### Exercise input
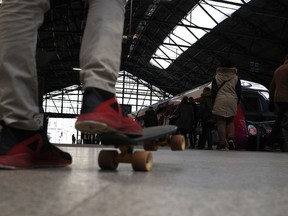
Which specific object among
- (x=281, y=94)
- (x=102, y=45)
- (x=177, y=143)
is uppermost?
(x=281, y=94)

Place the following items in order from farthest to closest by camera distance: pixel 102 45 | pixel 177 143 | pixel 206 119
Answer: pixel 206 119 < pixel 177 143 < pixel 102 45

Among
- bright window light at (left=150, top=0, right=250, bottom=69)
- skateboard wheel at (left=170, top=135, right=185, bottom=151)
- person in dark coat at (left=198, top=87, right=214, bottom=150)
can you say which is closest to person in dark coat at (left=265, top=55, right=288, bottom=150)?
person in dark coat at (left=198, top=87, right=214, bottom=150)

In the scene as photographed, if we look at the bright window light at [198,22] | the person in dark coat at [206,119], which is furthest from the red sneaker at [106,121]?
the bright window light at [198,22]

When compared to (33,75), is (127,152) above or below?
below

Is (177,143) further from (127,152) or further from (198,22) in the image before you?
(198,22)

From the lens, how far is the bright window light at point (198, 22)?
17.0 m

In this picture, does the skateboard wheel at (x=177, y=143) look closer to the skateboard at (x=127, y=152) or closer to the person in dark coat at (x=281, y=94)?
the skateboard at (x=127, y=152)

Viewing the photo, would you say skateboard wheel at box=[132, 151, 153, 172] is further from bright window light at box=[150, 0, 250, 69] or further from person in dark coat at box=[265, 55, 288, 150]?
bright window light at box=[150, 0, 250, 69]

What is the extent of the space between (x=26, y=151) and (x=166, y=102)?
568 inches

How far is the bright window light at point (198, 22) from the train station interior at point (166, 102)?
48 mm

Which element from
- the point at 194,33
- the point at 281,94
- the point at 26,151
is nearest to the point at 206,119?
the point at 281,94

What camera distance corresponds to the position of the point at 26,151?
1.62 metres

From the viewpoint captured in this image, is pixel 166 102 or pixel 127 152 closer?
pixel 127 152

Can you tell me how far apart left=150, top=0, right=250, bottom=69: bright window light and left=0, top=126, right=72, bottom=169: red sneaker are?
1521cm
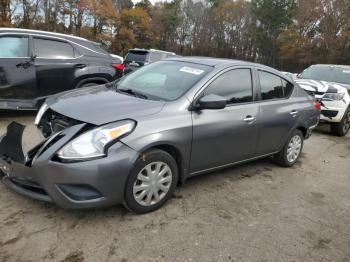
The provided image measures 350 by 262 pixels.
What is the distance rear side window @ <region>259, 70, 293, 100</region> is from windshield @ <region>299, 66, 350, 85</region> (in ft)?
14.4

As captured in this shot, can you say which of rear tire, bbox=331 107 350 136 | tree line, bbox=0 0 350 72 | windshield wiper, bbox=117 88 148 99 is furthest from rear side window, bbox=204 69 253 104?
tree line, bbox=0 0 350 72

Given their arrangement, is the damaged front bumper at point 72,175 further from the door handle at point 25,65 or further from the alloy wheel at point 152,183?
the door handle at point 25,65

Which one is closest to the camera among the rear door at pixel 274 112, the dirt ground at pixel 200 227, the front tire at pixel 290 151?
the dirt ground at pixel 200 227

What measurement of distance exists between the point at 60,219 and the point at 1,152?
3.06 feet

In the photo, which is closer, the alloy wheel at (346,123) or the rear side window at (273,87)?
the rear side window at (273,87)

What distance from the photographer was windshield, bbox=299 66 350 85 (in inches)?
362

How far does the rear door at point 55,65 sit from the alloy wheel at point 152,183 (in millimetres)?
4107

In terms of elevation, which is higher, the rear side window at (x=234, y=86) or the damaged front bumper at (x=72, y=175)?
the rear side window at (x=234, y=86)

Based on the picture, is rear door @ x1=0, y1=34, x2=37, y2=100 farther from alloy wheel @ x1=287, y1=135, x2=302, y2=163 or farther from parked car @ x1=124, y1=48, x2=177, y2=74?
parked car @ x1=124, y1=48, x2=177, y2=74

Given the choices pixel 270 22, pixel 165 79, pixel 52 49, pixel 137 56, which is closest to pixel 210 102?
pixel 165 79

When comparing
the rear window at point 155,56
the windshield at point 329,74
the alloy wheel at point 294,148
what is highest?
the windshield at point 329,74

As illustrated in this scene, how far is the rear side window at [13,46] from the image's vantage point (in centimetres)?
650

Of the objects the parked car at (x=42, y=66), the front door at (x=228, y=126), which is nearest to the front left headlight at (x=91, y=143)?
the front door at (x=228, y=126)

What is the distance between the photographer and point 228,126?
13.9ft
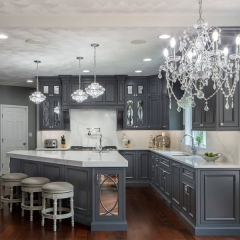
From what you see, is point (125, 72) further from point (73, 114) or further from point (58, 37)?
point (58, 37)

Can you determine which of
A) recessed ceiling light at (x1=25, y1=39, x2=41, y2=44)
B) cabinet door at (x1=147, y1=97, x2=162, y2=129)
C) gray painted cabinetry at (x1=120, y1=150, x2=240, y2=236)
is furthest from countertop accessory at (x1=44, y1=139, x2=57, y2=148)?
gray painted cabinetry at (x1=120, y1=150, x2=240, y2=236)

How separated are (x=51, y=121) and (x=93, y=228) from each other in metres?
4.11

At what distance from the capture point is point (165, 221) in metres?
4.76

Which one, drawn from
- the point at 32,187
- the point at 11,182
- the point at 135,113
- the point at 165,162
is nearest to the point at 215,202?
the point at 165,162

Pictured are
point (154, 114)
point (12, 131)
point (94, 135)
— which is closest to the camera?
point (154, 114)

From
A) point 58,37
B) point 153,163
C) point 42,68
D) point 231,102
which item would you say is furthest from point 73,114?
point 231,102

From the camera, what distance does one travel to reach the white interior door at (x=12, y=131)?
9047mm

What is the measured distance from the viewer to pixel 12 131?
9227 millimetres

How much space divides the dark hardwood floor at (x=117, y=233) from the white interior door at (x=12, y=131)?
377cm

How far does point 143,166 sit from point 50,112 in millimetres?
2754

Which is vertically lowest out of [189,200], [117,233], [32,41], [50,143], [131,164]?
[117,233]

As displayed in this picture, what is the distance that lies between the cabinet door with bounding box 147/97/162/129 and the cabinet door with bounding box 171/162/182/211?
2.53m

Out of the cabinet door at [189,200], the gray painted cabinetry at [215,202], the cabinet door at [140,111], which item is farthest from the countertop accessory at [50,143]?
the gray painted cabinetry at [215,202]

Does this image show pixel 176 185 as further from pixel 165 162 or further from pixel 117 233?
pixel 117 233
######
Reproduce each entry precisely, dropping only the pictures.

Which specific object among
- (x=281, y=94)
- (x=102, y=45)
- (x=177, y=143)
is uppermost?
(x=281, y=94)

Place the following items in order from farthest to closest by camera distance: pixel 102 45 | pixel 177 143 | pixel 206 119
Answer: pixel 206 119 < pixel 177 143 < pixel 102 45

Among
- bright window light at (left=150, top=0, right=250, bottom=69)
- skateboard wheel at (left=170, top=135, right=185, bottom=151)
- person in dark coat at (left=198, top=87, right=214, bottom=150)
can you say which is closest to person in dark coat at (left=265, top=55, right=288, bottom=150)?
person in dark coat at (left=198, top=87, right=214, bottom=150)

In the scene as photographed, if we look at the bright window light at [198,22] | the person in dark coat at [206,119], which is furthest from the red sneaker at [106,121]?
the bright window light at [198,22]

When compared to (33,75), is (127,152) above or below?
below

Is (177,143) further from (127,152) or further from (198,22) in the image before you?
(198,22)

From the lens, how far is the bright window light at point (198, 22)?
17.0 m

In this picture, does the skateboard wheel at (x=177, y=143) look closer to the skateboard at (x=127, y=152) or closer to the person in dark coat at (x=281, y=94)?
the skateboard at (x=127, y=152)

Viewing the photo, would you say skateboard wheel at box=[132, 151, 153, 172] is further from bright window light at box=[150, 0, 250, 69] or further from person in dark coat at box=[265, 55, 288, 150]?
bright window light at box=[150, 0, 250, 69]

What is the extent of the space between (x=26, y=151) and (x=166, y=102)?
568 inches

How far is the bright window light at point (198, 22) from the train station interior at point (166, 102)?
48 mm

Which element from
- the point at 194,33
- the point at 281,94
- the point at 26,151
is nearest to the point at 206,119?
the point at 281,94

What camera distance corresponds to the position of the point at 26,151?
1.62 metres

From the viewpoint captured in this image, is pixel 166 102 or pixel 127 152 closer?
pixel 127 152

Can you tell me how far apart left=150, top=0, right=250, bottom=69: bright window light and left=0, top=126, right=72, bottom=169: red sneaker are?
1521cm
The provided image measures 350 by 262 pixels.
What is the distance rear side window @ <region>259, 70, 293, 100</region> is from windshield @ <region>299, 66, 350, 85</region> (in ft)?
14.4

As captured in this shot, can you say which of rear tire, bbox=331 107 350 136 | tree line, bbox=0 0 350 72 | windshield wiper, bbox=117 88 148 99 is furthest from rear side window, bbox=204 69 253 104?
tree line, bbox=0 0 350 72

Given their arrangement, is the damaged front bumper at point 72,175 further from the door handle at point 25,65 or further from the alloy wheel at point 152,183?
the door handle at point 25,65

Which one is closest to the camera among the rear door at pixel 274 112, the dirt ground at pixel 200 227, the front tire at pixel 290 151?
the dirt ground at pixel 200 227

What measurement of distance exists between the point at 60,219 and the point at 1,152?
3.06 feet

In the photo, which is closer, the alloy wheel at (346,123) or the rear side window at (273,87)?
the rear side window at (273,87)

What distance from the photographer was windshield, bbox=299 66 350 85 (in inches)?
362

How far does the rear door at point 55,65 sit from the alloy wheel at point 152,183 (in millimetres)?
4107

In terms of elevation, which is higher, the rear side window at (x=234, y=86) or the damaged front bumper at (x=72, y=175)?
the rear side window at (x=234, y=86)

Based on the picture, is rear door @ x1=0, y1=34, x2=37, y2=100 farther from alloy wheel @ x1=287, y1=135, x2=302, y2=163 or farther from parked car @ x1=124, y1=48, x2=177, y2=74?
parked car @ x1=124, y1=48, x2=177, y2=74

Given the choices pixel 270 22, pixel 165 79, pixel 52 49, pixel 137 56, which is closest to pixel 210 102?
pixel 165 79

When comparing
the rear window at point 155,56
the windshield at point 329,74
the alloy wheel at point 294,148
what is highest?
the windshield at point 329,74

As illustrated in this scene, how far is the rear side window at [13,46] from the image's vantage point (in centimetres)?
650

Of the objects the parked car at (x=42, y=66), the front door at (x=228, y=126), which is nearest to the front left headlight at (x=91, y=143)?
the front door at (x=228, y=126)

What is the distance between the photographer and point 228,126?
13.9ft
From what you see, is point (125, 72) further from point (73, 114) or further from point (58, 37)?
point (58, 37)

Can you determine which of
A) recessed ceiling light at (x1=25, y1=39, x2=41, y2=44)
B) cabinet door at (x1=147, y1=97, x2=162, y2=129)
C) gray painted cabinetry at (x1=120, y1=150, x2=240, y2=236)
is furthest from countertop accessory at (x1=44, y1=139, x2=57, y2=148)?
gray painted cabinetry at (x1=120, y1=150, x2=240, y2=236)

How separated are (x=51, y=121) and (x=93, y=228) from each other in metres?
4.11

At what distance from the capture point is point (165, 221) in metres?
4.76

Which one, drawn from
- the point at 32,187
- the point at 11,182
- the point at 135,113
- the point at 165,162
is nearest to the point at 215,202?
the point at 165,162

Pictured are
point (154, 114)
point (12, 131)
point (94, 135)
— which is closest to the camera?
point (154, 114)

From
A) point 58,37
B) point 153,163
C) point 42,68
D) point 231,102
which item would you say is furthest from point 73,114?
point 231,102

From the camera, what distance does one travel to reach the white interior door at (x=12, y=131)?
9047mm

What is the measured distance from the viewer to pixel 12 131?
9227 millimetres

How much space divides the dark hardwood floor at (x=117, y=233) from the white interior door at (x=12, y=131)?
377cm

How far does point 143,166 sit from point 50,112 in millimetres?
2754

Which is vertically lowest out of [189,200], [117,233], [32,41], [50,143], [131,164]?
[117,233]

As displayed in this picture, what is the distance that lies between the cabinet door with bounding box 147/97/162/129 and the cabinet door with bounding box 171/162/182/211?
2.53m

Out of the cabinet door at [189,200], the gray painted cabinetry at [215,202], the cabinet door at [140,111], which item is farthest from the countertop accessory at [50,143]?
the gray painted cabinetry at [215,202]

Does this image show pixel 176 185 as further from pixel 165 162 or further from pixel 117 233?
pixel 117 233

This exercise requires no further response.